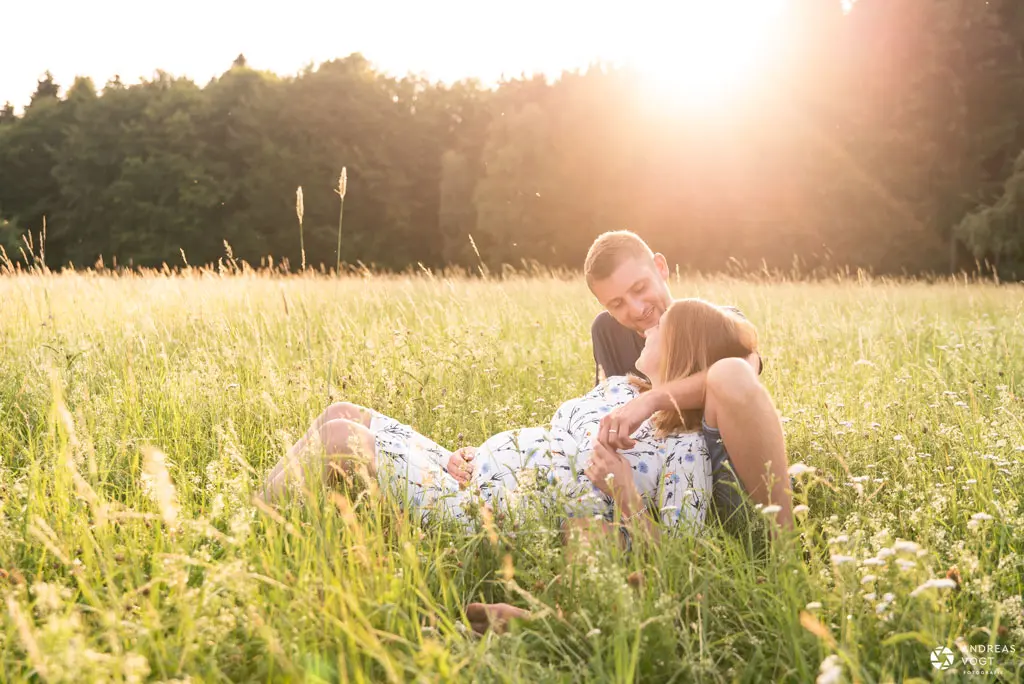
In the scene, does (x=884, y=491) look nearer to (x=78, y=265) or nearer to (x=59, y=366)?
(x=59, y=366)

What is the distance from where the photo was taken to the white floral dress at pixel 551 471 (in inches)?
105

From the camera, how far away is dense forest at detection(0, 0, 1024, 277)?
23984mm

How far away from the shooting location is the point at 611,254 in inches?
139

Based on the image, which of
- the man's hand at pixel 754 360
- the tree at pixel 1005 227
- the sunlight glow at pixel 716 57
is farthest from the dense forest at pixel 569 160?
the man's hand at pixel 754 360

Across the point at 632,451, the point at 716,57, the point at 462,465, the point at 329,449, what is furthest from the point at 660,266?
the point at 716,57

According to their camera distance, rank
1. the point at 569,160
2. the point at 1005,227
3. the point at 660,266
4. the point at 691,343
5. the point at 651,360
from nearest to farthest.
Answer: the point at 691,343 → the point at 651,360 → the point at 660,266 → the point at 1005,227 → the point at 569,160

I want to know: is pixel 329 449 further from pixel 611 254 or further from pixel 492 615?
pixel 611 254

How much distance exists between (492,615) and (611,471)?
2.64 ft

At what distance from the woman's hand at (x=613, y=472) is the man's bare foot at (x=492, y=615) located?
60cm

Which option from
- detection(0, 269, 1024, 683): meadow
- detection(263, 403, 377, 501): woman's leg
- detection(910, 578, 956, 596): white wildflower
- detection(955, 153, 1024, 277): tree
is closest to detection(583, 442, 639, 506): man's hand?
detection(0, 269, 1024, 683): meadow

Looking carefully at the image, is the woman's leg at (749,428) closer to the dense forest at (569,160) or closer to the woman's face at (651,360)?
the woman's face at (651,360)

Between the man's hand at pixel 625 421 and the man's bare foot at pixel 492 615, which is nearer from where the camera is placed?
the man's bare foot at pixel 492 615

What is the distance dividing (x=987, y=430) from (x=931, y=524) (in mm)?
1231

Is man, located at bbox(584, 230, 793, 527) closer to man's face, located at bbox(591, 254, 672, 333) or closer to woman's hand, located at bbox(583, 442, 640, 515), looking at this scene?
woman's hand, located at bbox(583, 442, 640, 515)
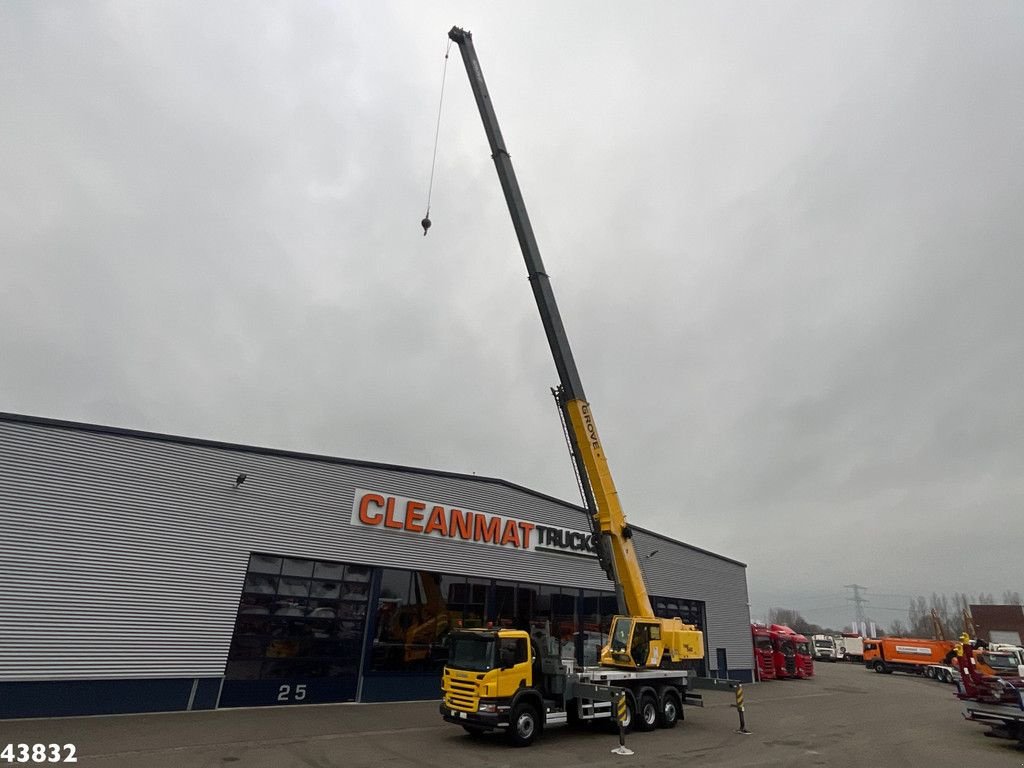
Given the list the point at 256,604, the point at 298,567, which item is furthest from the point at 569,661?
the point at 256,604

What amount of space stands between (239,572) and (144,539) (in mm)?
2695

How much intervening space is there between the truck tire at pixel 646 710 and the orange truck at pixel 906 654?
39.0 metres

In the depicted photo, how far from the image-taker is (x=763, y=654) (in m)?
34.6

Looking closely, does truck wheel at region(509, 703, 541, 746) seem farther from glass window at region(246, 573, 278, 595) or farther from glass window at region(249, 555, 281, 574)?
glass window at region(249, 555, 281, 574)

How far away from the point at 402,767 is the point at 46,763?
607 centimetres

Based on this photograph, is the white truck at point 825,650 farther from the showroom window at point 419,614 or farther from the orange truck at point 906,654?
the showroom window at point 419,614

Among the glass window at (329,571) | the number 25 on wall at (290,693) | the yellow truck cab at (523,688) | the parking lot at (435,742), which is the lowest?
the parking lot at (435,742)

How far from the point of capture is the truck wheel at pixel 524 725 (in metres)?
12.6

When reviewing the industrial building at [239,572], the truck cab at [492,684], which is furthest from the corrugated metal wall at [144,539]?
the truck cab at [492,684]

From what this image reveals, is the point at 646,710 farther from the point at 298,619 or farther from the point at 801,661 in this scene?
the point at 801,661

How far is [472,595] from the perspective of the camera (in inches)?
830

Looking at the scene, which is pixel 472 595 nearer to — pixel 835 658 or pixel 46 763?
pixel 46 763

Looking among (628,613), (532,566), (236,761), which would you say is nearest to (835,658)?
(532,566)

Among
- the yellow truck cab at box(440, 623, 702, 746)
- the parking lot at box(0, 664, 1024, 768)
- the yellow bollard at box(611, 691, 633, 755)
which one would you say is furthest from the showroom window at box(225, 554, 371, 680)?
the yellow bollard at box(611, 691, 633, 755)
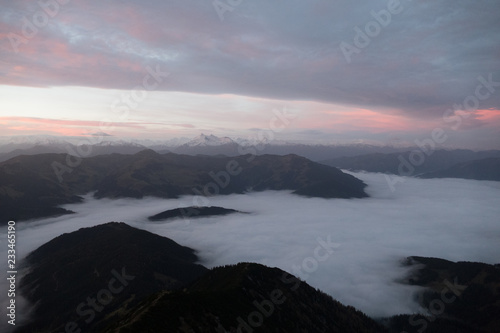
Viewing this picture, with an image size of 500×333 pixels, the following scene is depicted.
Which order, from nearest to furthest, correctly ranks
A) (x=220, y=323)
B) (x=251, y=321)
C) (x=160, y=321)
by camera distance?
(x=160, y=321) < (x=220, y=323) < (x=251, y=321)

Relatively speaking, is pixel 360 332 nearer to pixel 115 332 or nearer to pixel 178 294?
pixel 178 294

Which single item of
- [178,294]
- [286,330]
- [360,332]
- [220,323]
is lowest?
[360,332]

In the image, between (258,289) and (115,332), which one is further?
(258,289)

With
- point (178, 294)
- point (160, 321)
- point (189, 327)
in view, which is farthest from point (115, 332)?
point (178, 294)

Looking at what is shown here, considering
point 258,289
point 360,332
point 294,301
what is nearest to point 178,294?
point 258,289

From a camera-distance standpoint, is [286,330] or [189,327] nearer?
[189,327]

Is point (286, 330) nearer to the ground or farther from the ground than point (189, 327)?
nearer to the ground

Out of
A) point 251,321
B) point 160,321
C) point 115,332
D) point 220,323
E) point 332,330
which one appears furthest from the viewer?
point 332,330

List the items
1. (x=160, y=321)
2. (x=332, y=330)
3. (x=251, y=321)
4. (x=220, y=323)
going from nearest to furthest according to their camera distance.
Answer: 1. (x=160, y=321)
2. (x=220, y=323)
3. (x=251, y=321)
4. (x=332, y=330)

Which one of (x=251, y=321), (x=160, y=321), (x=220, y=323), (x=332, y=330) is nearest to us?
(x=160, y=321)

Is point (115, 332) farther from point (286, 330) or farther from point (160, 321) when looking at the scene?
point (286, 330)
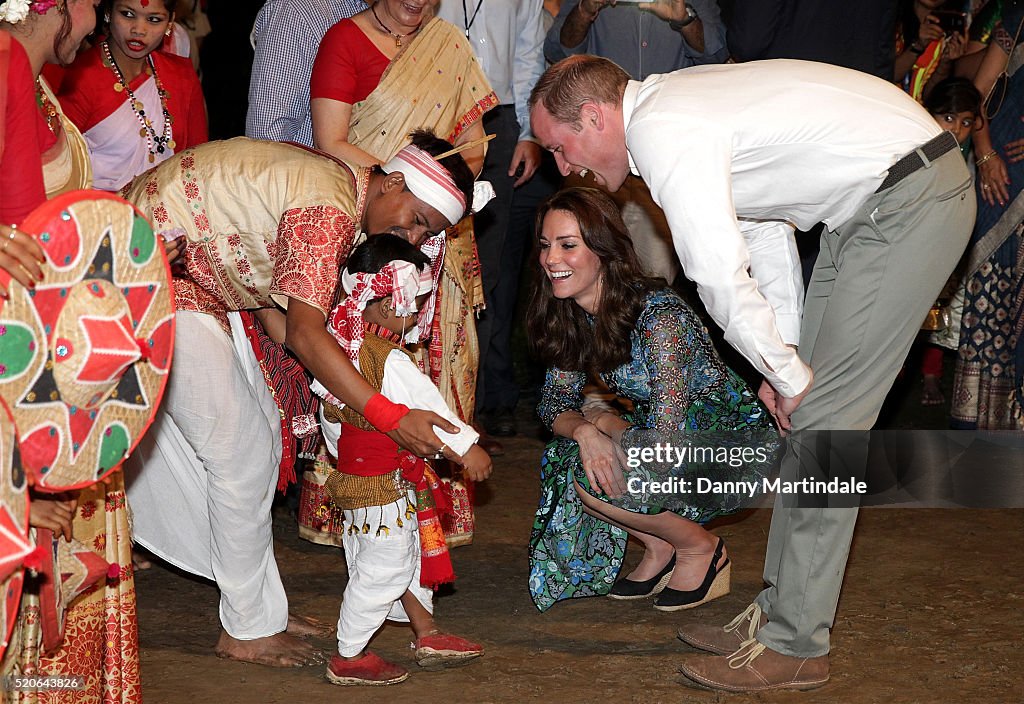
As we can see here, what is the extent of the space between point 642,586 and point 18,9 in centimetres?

- _Task objective_: Copy the data from the line containing "Is point (115, 332)" up to and including the last line, replacing "farther" with "further" and changing nothing else. Omit the pictures.

- _Output for this exercise_:
Is point (115, 332) further from point (286, 330) or further from point (160, 321) when looking at the scene?
point (286, 330)
As we can see here, what is the extent of the space between point 642,586 and point 18,9 in centimetres?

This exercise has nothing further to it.